The screen is sort of an homage to the inspiration of a CNC pen, should the pen draw from computer images, the display could show the printing progress or status.
Each motor driver could share the configuring pins (Enable, Config, nSleep, M0, and M1) but we separated them in order troubleshoot the motor failure.
This project involved more mechanical needs than three electrical engineering students anticipated. One such need was for a mechanism to raise and lower the pen without affecting is location in combination with the ability to reload pens while staying light enough to not stress the motors.
The final design utilizes a clip ripped from a cheap compass and protractor set to hold the pen and paper clips as lever arms so that the clip can slide in and out if adjustments are needed.
We went through 2 MSP432 launchpads because we were powering the servo from the MSP directly to begin. We ended up drawing too much power and as a result the MSP would overheat to the point of burning you even while idle. So we quickly got another board and a LM7805 IC in order to use a 9V battery to power the servo.
Neither motor would rotate at first, before testing we had significantly lowered the frequency of the input signal fearing the motor would rotate too quickly and hit the screws edge. The frequency was then too low for anything to happen.

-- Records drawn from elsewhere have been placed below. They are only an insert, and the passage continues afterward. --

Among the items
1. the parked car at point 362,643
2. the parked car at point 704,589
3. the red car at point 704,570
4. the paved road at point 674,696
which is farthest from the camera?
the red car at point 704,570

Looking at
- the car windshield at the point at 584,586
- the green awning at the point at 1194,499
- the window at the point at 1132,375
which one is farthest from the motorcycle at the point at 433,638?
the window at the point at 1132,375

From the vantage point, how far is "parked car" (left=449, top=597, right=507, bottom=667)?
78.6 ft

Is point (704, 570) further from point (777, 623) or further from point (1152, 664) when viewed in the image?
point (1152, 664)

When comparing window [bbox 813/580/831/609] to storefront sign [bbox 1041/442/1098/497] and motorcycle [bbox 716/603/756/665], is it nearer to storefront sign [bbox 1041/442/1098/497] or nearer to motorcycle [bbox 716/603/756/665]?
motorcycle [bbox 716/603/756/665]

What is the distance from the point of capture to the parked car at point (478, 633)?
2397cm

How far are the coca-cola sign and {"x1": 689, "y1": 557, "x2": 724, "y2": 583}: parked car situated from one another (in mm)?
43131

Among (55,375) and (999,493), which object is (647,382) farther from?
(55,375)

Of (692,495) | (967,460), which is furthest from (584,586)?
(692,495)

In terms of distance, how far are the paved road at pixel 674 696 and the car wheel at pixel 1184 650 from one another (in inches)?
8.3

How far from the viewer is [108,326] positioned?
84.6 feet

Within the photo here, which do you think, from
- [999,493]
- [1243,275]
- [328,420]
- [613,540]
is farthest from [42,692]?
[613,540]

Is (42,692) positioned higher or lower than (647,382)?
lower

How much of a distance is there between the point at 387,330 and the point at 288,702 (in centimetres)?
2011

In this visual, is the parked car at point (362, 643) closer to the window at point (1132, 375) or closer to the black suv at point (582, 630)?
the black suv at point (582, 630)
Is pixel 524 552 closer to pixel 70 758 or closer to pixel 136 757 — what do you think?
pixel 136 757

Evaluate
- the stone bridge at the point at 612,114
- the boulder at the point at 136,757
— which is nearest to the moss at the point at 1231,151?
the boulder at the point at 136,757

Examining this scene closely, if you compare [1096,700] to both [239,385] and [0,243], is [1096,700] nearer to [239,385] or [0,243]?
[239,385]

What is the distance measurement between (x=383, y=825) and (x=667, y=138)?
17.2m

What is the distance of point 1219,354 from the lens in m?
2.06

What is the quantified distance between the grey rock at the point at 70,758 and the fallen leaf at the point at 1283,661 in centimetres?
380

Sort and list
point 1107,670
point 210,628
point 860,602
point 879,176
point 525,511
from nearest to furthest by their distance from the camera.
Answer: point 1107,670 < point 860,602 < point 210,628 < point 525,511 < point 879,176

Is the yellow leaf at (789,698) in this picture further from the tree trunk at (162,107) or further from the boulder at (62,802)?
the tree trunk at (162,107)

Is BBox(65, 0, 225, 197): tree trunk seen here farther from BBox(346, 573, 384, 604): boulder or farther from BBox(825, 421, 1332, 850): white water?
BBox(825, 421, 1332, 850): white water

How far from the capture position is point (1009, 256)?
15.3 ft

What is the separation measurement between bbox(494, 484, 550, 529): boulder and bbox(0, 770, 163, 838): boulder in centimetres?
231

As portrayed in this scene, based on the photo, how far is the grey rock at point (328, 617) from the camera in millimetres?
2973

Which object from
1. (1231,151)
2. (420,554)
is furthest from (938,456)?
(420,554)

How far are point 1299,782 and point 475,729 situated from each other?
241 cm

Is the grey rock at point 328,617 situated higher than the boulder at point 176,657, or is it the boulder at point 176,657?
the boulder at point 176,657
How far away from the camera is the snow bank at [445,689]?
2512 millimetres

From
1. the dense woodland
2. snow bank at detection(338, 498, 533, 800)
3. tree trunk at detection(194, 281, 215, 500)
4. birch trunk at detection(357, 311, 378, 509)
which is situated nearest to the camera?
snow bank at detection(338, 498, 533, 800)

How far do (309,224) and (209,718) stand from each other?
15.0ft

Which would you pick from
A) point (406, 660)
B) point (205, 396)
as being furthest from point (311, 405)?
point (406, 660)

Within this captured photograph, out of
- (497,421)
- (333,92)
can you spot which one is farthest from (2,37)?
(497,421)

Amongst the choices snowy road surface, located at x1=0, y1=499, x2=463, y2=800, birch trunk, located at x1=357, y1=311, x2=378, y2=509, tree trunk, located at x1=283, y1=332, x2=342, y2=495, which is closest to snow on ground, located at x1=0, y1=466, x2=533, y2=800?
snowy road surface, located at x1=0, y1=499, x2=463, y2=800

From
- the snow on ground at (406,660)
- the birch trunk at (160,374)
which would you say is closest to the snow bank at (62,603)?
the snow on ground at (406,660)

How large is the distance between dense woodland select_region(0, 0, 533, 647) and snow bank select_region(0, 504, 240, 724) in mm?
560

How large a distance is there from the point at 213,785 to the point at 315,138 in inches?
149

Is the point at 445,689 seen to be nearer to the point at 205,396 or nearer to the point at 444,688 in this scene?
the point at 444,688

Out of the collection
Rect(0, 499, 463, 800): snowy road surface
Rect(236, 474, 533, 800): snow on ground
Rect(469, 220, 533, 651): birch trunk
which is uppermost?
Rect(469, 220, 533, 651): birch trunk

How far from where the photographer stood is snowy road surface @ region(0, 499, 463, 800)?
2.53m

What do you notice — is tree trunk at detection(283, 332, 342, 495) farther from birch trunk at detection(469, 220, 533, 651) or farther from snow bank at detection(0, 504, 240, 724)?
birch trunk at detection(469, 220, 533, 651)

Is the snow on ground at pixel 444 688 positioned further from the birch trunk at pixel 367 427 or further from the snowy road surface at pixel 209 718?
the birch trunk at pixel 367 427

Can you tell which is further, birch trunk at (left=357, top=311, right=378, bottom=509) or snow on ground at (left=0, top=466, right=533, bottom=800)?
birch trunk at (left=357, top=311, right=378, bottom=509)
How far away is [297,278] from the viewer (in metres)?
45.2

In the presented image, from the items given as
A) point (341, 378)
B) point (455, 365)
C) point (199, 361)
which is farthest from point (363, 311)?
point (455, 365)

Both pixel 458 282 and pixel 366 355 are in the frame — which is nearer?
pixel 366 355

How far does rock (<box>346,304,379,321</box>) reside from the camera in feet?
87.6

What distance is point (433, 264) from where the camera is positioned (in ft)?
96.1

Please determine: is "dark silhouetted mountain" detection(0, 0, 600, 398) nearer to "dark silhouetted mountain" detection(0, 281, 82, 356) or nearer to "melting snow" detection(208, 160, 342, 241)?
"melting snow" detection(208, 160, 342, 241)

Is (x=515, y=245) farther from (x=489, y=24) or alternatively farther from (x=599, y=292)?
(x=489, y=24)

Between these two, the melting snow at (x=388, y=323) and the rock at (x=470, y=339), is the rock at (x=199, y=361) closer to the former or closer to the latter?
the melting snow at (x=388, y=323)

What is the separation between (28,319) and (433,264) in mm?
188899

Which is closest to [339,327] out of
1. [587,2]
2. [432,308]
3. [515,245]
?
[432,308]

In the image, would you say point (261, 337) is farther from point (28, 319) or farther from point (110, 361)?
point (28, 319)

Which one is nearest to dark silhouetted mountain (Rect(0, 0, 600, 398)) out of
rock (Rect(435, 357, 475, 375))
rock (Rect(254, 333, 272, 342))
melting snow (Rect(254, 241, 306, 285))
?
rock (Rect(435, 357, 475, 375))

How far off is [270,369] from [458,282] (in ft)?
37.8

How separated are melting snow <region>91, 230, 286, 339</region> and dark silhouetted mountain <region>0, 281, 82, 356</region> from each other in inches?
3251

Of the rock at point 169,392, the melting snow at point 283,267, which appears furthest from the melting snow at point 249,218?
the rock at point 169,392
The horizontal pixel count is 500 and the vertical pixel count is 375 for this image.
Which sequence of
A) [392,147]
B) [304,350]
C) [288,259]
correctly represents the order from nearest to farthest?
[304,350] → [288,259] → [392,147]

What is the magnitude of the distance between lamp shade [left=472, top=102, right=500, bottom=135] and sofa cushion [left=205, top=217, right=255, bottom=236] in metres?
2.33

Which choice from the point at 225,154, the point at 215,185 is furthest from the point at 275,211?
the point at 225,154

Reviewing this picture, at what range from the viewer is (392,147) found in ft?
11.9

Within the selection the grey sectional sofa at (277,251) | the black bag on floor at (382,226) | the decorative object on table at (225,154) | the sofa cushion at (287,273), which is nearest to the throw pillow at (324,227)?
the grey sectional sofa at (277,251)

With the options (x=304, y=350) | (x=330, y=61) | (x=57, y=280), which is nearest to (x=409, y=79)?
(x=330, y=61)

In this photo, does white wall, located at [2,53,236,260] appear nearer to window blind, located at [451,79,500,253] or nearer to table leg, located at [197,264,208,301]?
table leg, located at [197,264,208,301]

At first, the only things that would appear on the LCD screen when trying to write to it were X's and squares. This made it clear that we were sending something out but that something was off. Testing proved that we were at the wrong baud rate.
We recognized too late that having 40+ wires was not a good idea. Many problems came from wires getting disconnected or when we would move the project and have to reconstruct it. Many other projects from our class used a custom PCB to avoid this but we wanted the challenge of building our own motor drivers and did not have the time to do 2 custom PCBs.
A Saleae logic analyzer was used to test the UART output. This allowed us to see that we were configured for the wrong baud rate and needed to work through the equations MSP's technical reference manual.
Once the upper motor stopped working we walked through many tests to determine what could be the cause:
- Disconnected everything else from power
- Swapped the motor driver with the known working driver
- Raised and lowered the frequency of the PWM signal
- Raised and lowered the step size (by changing M0 and M1 pins on driver board to high or low)
- Using an Arduino to control it
None of these caused the motor to rotate, though some caused the motor to squeal and get very hot.
Oscilloscopes and multimeters were also fundamental in testing. Oscilloscopes were especially useful for visualizing PWM waves and measuring frequencies and duty cycles.
A Voltera PCB Printer was used to apply the solder paste on our PCB and then a reflow oven was used.
Due to time constraints the button on the joystick was not debounced, hence the stuttering in the video.
Code was modified after the motor lost functionality and would need to be adjusted back before running it with 2 stepper motors.